Student Perspective: Students ring in tradition
by Joanna Nasar, graduate student, Environmental Journalism

Students, faculty and staff can hear the harmonic chime of the Macky Auditorium bells while walking to class and work. The bells have an automated chime five minutes before every hour between 8 a.m. and 5 p.m., but during special occasions such as commencement and the holiday festival, a student plays selections including hymns or the CU alma mater on the chimes. The tradition of playing the choral is an integral part of campus life that music students are actively involved in.

For 58 years the sound of the carillon has rung out across CU-Boulder’s campus. The university received the carillon as a gift from the class of 1953. Originally it was located in the UMC and moved to Macky in 1983, where it is still housed today. In 1996, the carillon was upgraded to include an automated list of songs from “Silent Night” to “Old Man River.” Sometimes a song will play before the automated bell tolls.

“Years ago Everett Hilty, head of the CU organ program, used to play the carillon,” said Angela Venturo, assistant director of Macky Auditorium. “He handed down the tradition to our music students.” In 1995, Hilty was awarded the University Medal for his service.
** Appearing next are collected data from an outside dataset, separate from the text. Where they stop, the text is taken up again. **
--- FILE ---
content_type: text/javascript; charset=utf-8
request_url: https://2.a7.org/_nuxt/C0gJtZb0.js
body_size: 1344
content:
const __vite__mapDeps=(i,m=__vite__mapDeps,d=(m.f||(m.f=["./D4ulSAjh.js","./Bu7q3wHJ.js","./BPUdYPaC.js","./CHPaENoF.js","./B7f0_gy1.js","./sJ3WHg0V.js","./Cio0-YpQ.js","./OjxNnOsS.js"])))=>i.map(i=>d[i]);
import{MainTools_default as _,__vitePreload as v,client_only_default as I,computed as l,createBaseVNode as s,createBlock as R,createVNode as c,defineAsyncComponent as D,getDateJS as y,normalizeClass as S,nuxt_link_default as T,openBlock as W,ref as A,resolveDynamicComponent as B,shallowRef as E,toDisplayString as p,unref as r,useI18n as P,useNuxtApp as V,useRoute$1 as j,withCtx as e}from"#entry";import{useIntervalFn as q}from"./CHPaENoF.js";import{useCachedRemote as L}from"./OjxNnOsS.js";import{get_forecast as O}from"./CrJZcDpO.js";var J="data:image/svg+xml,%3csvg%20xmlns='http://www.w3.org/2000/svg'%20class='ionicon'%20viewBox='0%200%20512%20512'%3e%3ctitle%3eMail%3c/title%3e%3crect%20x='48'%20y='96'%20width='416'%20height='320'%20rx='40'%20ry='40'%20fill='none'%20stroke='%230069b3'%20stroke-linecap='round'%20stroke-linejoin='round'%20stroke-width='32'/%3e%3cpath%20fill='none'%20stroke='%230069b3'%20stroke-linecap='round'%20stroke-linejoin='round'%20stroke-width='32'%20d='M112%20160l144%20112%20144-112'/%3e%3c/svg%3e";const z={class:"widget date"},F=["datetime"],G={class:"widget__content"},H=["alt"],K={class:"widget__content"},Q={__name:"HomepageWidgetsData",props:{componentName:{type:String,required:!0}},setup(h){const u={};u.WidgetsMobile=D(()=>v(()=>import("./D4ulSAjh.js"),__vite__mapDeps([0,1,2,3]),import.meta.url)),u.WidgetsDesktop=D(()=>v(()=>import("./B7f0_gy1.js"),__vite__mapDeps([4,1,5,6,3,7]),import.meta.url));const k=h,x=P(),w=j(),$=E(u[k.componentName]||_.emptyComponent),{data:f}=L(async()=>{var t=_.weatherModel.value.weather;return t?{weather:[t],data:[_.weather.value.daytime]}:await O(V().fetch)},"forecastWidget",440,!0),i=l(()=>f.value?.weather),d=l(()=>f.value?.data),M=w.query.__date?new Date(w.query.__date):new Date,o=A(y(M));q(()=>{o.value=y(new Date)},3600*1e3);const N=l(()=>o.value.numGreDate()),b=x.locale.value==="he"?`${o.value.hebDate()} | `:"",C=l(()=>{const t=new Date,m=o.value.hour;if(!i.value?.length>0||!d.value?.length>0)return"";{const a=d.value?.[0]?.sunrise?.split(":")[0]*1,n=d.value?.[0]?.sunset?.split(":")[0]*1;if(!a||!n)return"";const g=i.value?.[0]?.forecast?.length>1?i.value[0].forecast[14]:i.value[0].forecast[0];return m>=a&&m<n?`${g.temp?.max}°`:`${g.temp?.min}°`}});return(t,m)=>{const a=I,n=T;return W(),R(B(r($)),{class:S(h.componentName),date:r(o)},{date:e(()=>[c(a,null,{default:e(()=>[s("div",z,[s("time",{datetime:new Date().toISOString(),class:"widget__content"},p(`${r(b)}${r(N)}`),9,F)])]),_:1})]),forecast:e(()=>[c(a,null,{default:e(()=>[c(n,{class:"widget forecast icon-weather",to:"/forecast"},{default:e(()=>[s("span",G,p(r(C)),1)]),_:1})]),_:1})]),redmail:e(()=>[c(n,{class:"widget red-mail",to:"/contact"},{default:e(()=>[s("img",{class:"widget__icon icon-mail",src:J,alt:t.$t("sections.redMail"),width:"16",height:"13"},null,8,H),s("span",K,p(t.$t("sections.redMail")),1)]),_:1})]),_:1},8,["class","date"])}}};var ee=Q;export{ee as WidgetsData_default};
The carillon is named in his honor and the tradition of playing it during special occasions is still a special privilege for students.

Maggie Fries, a recent CU-Boulder graduate with a bachelor’s degree in arts and music, played the carillon during special occasions. She was approached by a student in one of her studio music classes, who asked if she would be interested in playing because of her experience on the piano. Fries, who was also involved with the women’s music fraternity to the collegiate choral choir, took the job. “I thought it would be a good opportunity to do something completely different from piano,” she said. “I grew up in Boulder and had always heard the bells. I thought it would be neat to be a part of that.” She immediately began practicing because the instrument is different from the piano.

The carillon is much smaller than a piano and must be played at a slower pace because of the deep amplification heard all around campus. It is kept in a music classroom in Macky under lock and key. Many students probably have class there and don’t even know the carillon is in their room, Fries said.

During the holiday festival, Nicole London, a voice performance major who graduated last May helped to fill the campus with holiday music. “It kind of fell into my lap,” she said of the opportunity. She was a little nervous because it is such a loud instrument. “I have never played anything that loud before; you can hear it all over campus.” During the holiday festival, London chose music that complimented the offerings of the concert series.

This year, graduates Fries and London are looking to pass the job to another dedicated music student. It is their hope that the next student will take the job just as seriously – Fries even played before her own graduation. “I played for a half hour and then came down into the quad,” Fries said. “The bells are a big part of campus life, and it’s a wonderful tradition to carry on.”